Convert the lines of the listing, from the line containing "Is the point at 836,322" through the end of the listing, into a Markdown table with the columns "Row" and "Listing line," omitting blank lines.

Part of a data file:
>> START
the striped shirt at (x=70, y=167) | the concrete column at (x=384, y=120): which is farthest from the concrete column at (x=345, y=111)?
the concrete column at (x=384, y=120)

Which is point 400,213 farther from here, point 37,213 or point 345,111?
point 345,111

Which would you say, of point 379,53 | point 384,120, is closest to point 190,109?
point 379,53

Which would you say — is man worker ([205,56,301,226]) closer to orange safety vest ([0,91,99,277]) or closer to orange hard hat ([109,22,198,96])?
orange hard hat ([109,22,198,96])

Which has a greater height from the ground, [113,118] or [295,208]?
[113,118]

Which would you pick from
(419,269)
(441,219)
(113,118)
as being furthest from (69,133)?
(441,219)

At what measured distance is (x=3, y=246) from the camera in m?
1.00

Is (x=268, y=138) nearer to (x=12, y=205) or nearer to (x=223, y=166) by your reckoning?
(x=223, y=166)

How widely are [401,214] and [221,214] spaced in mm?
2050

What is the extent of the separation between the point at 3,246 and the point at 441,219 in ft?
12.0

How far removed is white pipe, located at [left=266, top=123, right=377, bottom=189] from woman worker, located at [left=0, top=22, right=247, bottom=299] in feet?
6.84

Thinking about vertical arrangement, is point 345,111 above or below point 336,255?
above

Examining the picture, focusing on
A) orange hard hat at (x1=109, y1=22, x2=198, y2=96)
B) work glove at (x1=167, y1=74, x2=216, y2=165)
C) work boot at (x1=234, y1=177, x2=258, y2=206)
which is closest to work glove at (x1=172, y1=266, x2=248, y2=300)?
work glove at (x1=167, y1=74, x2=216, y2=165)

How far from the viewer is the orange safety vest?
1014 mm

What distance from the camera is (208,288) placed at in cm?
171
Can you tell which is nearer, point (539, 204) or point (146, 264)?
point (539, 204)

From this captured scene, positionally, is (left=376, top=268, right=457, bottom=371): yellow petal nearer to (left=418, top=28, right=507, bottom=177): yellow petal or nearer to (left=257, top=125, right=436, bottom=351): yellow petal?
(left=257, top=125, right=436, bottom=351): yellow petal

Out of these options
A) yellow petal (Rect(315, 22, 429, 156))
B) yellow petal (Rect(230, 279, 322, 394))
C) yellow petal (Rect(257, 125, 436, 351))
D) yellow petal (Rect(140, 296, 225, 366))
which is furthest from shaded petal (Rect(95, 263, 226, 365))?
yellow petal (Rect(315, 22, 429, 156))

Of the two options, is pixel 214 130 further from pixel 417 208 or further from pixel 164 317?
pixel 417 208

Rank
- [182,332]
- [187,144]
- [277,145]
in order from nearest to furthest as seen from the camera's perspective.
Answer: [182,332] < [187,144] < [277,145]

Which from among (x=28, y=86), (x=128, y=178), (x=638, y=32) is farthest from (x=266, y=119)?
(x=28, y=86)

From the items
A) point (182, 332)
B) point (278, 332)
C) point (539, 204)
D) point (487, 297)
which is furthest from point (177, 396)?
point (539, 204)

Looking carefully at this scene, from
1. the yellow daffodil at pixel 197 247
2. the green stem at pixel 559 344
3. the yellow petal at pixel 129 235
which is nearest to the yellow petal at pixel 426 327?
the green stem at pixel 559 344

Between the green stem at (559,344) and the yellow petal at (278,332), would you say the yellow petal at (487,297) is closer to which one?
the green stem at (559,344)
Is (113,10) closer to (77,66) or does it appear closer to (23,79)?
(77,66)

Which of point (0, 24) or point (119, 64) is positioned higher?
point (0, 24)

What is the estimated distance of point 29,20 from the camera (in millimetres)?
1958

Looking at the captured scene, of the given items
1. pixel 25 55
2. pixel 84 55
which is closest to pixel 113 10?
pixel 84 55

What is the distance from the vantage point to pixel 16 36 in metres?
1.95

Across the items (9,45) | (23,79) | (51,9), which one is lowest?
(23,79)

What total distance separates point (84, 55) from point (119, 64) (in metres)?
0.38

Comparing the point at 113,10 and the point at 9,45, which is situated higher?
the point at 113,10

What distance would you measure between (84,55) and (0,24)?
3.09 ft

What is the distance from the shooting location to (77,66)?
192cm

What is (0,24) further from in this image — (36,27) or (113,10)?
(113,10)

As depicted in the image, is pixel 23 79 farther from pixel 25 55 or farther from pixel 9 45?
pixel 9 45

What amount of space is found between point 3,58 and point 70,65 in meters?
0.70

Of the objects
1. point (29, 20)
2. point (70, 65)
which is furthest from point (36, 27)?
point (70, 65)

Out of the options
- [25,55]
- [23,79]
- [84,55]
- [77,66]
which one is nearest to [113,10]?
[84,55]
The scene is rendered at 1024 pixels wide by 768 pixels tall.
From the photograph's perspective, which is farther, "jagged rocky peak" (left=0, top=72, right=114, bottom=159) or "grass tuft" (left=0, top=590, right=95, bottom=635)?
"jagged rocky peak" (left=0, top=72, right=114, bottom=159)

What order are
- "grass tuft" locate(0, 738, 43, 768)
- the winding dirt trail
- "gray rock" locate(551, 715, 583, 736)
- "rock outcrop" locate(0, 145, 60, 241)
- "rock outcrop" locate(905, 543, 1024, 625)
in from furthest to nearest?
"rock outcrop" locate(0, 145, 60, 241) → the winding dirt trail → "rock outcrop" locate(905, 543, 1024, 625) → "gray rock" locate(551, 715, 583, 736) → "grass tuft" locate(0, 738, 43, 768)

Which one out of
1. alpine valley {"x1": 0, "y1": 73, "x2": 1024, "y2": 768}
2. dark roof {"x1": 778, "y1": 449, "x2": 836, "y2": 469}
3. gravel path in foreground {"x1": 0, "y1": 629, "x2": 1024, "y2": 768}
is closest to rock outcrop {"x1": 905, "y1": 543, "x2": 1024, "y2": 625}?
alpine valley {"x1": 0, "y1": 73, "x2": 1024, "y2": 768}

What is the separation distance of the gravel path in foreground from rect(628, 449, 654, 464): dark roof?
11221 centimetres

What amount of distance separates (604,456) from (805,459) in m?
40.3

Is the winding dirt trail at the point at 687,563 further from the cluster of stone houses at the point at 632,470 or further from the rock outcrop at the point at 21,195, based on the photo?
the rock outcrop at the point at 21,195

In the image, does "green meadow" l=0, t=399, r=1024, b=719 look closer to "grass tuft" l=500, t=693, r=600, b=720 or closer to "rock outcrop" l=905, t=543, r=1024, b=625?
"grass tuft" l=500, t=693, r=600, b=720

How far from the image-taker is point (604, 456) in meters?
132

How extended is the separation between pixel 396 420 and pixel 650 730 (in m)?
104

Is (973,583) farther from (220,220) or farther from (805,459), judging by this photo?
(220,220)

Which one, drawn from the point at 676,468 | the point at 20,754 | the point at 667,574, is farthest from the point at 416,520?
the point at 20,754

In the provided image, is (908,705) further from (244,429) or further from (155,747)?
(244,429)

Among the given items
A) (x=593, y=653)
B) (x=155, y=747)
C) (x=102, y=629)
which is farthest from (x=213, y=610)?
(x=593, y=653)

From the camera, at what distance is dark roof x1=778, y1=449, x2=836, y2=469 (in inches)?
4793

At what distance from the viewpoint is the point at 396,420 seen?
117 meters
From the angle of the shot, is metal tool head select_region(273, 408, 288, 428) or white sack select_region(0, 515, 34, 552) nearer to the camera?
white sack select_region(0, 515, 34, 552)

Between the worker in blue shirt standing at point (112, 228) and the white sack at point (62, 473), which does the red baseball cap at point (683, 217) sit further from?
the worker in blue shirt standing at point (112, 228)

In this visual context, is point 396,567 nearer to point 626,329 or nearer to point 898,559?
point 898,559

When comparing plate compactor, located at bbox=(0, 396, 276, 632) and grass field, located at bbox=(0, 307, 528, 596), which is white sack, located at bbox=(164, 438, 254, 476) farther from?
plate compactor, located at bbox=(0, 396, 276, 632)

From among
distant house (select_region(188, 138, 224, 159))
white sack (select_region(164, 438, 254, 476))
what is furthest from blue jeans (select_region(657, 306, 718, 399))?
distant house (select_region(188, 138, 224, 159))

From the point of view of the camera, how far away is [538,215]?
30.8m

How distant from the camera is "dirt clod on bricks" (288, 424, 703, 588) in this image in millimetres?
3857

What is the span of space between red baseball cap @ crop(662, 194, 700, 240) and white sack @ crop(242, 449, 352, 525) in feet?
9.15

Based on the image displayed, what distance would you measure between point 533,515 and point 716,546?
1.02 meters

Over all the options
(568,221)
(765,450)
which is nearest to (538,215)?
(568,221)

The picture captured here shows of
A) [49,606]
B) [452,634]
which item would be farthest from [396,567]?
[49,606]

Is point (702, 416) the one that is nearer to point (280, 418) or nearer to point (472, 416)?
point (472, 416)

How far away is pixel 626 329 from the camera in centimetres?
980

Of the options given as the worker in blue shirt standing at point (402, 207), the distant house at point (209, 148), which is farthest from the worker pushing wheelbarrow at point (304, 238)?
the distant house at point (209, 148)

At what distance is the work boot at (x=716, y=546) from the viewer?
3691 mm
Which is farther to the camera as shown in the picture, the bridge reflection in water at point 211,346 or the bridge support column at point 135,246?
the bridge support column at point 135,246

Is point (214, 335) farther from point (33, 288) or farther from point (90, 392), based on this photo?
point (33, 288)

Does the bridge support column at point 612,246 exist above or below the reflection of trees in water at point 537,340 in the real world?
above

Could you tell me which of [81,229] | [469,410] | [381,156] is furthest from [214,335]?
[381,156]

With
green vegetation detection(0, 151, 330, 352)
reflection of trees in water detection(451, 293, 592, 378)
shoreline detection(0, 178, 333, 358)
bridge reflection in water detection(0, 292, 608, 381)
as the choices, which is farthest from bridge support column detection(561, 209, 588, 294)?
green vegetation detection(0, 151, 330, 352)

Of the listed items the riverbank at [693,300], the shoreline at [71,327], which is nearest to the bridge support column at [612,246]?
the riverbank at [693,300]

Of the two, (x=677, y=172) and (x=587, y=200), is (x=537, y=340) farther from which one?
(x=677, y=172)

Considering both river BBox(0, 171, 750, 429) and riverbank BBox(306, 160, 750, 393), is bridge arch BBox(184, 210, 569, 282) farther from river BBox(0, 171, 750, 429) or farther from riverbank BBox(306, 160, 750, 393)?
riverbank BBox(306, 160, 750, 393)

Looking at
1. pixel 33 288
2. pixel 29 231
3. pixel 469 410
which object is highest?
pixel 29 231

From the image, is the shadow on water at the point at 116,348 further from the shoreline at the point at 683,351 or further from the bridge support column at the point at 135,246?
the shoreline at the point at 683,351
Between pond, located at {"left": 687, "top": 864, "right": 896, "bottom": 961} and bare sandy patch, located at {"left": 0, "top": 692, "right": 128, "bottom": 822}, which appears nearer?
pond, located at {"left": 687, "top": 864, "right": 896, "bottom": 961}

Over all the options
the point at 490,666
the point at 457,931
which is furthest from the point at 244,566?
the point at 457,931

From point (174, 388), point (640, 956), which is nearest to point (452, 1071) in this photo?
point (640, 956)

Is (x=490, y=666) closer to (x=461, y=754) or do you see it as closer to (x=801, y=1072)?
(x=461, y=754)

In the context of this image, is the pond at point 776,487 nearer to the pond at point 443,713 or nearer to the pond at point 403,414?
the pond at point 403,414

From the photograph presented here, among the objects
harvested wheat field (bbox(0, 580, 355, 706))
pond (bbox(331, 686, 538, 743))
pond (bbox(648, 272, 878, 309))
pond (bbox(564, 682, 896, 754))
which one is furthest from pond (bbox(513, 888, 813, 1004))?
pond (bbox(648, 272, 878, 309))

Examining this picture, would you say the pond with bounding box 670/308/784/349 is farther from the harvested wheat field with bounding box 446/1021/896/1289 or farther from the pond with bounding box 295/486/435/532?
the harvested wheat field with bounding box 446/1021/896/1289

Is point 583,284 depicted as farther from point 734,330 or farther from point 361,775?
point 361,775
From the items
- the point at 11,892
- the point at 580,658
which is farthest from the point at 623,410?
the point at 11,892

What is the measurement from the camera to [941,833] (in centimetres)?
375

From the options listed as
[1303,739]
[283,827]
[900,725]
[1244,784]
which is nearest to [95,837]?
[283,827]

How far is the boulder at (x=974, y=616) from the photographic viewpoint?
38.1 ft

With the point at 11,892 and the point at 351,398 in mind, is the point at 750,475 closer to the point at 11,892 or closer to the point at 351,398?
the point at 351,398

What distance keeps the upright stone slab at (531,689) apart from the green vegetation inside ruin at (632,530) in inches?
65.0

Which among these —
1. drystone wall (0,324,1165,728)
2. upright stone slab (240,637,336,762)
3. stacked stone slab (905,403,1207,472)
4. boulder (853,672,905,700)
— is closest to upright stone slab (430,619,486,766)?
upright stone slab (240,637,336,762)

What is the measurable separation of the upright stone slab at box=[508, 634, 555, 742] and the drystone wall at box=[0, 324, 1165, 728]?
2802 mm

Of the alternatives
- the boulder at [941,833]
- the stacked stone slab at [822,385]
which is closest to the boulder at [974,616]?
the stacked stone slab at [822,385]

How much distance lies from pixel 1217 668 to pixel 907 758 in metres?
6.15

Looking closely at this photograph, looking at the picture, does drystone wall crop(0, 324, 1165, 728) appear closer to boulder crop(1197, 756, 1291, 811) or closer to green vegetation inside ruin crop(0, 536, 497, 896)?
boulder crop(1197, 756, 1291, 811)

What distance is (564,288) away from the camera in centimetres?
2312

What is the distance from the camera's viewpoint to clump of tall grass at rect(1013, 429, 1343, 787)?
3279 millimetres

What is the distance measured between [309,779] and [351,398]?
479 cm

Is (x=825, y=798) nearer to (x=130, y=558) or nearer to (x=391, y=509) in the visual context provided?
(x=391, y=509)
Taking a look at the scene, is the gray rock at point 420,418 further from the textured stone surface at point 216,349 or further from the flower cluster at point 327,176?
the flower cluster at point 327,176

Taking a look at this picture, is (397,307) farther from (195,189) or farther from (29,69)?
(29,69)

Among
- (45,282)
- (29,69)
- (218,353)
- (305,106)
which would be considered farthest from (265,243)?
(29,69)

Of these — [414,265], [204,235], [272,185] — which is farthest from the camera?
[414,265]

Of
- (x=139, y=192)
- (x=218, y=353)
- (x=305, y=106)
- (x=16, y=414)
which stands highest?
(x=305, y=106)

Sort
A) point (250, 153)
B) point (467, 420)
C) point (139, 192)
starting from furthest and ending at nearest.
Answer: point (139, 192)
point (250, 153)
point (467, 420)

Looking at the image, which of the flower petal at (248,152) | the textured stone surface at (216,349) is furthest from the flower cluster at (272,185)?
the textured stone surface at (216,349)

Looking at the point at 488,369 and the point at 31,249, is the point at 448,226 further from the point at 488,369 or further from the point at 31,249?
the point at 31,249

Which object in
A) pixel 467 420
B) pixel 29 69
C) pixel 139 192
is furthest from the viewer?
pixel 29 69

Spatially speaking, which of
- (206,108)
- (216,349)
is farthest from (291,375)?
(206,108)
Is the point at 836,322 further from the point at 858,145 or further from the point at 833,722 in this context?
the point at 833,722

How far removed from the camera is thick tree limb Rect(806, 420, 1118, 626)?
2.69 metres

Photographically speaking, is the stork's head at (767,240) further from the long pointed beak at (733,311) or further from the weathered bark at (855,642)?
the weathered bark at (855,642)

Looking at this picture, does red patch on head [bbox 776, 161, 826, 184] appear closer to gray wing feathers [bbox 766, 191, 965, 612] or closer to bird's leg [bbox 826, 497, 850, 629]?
>> END
[Answer for this exercise]
| Row | Listing line |
|---|---|
| 1 | Is the point at 836,322 further from the point at 858,145 or further from the point at 833,722 in this context? |
| 2 | the point at 833,722 |
| 3 | How far removed from the camera is thick tree limb Rect(806, 420, 1118, 626)? |
| 4 | 2.69 metres |
| 5 | Photographically speaking, is the stork's head at (767,240) further from the long pointed beak at (733,311) or further from the weathered bark at (855,642)? |
| 6 | the weathered bark at (855,642) |
| 7 | Looking at this picture, does red patch on head [bbox 776, 161, 826, 184] appear closer to gray wing feathers [bbox 766, 191, 965, 612] or closer to bird's leg [bbox 826, 497, 850, 629]? |